◆ **SET EXERCISE**
How many lines below contain the string "furthest" with matching case? Reply with the number alone.

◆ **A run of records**
_ _ _ _ _

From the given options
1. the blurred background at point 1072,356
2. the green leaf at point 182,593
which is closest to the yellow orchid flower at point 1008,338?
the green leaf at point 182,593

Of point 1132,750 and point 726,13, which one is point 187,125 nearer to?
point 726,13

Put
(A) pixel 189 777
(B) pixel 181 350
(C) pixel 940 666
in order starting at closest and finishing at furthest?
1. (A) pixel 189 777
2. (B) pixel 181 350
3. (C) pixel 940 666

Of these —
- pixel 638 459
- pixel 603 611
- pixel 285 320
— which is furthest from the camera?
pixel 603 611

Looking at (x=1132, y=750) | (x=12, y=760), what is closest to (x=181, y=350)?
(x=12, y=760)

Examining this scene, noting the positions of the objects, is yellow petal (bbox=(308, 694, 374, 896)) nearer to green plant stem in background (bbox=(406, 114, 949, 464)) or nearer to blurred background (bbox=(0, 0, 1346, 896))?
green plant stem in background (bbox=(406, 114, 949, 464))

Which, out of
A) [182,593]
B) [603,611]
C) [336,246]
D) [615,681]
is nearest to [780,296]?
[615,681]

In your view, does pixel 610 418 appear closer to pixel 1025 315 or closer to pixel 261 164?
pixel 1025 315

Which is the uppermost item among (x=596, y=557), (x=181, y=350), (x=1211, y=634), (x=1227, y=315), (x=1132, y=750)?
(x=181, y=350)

_ _ _ _ _

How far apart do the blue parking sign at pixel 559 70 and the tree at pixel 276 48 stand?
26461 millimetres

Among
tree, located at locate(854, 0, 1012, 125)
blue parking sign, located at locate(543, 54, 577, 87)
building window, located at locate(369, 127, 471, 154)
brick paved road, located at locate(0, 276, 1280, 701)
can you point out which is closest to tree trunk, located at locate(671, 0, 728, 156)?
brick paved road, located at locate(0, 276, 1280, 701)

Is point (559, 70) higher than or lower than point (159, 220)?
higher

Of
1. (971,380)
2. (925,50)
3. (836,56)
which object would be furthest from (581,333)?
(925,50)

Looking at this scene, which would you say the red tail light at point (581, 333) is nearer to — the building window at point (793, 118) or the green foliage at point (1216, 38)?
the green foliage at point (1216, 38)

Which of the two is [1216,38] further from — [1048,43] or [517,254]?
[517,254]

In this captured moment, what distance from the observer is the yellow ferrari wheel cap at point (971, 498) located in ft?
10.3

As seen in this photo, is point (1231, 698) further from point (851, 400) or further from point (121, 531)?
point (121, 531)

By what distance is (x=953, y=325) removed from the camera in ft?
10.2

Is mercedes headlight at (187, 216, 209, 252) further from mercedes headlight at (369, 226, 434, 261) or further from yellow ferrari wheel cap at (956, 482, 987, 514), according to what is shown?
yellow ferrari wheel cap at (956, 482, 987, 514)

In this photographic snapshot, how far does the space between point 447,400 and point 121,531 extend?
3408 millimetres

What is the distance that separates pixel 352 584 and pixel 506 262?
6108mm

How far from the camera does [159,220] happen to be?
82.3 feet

_ _ _ _ _

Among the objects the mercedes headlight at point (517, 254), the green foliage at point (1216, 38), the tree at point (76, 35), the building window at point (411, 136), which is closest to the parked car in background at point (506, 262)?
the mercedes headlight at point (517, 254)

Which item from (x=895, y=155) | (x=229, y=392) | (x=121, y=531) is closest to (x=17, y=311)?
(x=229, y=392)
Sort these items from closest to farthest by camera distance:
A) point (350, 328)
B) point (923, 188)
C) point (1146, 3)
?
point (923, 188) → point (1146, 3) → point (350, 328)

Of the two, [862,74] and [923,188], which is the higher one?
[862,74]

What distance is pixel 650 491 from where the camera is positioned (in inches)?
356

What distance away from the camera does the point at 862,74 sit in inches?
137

_ _ _ _ _

◆ **RESULT**
3